Tangermünde von der Elbe aus Photo Erich Kilian

Das heisere Signal aus der Dampfpfeife des Schleppers und das geschäftige Leben auf dem Kahne selbst hatte Metas Aufmerksamkeit für kurze Zeit wieder ihrer nächsten Umgebung zugelenkt. Die Worte des Schiffers fielen ihr ein, als sie die Kraft sah, mit welcher sich Lude Hekke, der rothaarige Schiffsknecht, gegen die Krücke des Stakens legte, um das von der Trosse befreite Schiff, das mit dem Strom zurückglitt, aus diesem heraus und an den bestimmten Anlegeplatz zu bringen. Er musste eiserne Muskeln besitzen, dieser Mann, und dem, der ihm in Ungutem entgegentrat, ein gefährlicher Gegner sein!
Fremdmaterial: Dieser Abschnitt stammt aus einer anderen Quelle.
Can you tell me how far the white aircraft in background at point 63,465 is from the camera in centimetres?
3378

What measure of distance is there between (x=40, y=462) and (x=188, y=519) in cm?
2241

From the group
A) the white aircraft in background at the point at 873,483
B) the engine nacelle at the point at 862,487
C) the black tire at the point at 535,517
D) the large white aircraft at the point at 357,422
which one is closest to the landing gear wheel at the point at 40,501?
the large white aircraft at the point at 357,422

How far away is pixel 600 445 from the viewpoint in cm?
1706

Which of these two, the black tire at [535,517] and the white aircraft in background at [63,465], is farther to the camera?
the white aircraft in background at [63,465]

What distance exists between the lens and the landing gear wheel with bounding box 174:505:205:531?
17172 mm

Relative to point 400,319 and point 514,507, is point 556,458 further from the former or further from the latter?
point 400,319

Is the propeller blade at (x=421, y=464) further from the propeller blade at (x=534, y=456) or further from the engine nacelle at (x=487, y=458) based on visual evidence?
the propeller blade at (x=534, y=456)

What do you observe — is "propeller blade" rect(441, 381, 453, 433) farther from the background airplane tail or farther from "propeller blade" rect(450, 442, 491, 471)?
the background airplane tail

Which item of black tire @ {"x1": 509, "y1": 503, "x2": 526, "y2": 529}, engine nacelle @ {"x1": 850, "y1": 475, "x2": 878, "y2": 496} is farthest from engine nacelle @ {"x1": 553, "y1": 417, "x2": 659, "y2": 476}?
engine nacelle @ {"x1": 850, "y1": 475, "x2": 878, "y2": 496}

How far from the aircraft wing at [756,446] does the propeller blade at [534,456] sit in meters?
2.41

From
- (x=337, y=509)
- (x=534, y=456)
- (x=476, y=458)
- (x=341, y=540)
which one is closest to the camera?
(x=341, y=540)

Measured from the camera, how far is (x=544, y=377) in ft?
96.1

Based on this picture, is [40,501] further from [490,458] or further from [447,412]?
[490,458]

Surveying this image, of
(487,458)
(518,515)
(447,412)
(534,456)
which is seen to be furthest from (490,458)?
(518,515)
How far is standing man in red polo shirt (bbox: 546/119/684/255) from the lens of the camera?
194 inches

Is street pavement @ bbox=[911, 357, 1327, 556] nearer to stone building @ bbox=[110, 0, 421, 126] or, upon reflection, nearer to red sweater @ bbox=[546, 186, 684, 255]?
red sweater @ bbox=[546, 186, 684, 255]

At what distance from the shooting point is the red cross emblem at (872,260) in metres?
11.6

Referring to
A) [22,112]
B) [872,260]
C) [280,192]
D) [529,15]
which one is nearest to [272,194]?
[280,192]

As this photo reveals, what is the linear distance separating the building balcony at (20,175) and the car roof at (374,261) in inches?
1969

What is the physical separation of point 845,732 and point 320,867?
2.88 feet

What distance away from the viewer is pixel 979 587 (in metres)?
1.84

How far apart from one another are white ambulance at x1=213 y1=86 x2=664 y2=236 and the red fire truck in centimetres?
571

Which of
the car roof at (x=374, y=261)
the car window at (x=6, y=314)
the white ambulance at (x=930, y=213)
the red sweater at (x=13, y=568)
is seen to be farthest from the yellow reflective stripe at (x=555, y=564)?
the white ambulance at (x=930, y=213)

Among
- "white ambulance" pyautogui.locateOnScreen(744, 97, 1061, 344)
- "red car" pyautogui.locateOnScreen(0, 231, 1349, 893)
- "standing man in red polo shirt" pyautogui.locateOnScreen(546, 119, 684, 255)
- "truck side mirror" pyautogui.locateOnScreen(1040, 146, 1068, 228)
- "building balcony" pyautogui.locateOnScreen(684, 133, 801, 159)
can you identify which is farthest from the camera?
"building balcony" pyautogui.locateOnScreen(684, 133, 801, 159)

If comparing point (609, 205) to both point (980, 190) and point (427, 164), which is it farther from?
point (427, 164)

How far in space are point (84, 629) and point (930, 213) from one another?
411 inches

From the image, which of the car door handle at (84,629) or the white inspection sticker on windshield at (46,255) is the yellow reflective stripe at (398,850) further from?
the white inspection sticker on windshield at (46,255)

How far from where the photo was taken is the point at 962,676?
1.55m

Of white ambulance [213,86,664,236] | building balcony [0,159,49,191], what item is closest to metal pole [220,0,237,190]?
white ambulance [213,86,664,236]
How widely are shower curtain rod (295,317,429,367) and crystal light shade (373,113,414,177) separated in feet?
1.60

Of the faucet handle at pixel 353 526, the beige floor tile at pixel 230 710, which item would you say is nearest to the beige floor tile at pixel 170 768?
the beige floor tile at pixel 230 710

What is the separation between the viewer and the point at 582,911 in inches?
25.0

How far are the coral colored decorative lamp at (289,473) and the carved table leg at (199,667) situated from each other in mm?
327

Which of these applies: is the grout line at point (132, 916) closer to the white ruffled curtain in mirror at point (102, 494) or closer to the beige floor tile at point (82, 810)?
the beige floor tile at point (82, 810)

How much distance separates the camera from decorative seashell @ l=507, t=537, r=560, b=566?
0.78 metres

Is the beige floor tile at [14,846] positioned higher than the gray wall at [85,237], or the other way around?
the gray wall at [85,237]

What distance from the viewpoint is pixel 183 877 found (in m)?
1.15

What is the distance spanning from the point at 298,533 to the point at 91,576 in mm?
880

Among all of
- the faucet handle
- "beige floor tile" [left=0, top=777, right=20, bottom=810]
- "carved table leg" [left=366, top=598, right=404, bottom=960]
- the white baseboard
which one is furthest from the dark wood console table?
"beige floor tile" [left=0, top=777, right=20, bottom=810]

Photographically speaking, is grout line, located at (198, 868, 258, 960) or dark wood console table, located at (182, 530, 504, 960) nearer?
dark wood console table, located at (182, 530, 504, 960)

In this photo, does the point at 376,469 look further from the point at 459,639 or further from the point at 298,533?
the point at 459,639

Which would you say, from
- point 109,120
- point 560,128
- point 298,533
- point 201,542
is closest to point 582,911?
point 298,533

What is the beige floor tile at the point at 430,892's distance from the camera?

Trotz der kalten Abendluft perlte der Schweiß auf der Stirn des Rothaarigen, als der Kahn endlich am Ufer lag und mit Bug- und Heckanker gesichert war. Während der alte Fischer Trampke sich von dem Schiffer verabschiedet, fiel Metas Blick auf den großen neuen Kahn hinter ihnen, der schon halb gelöscht hatte. In leuchtendem Rot war der Kahn bemalt, mit holzfarbener Bordkante. Auf dem blauen verzierten Namensschilde stand in weißen Buchstaben der Name des Schiffseigners „Karl Wölling Tangermünde“.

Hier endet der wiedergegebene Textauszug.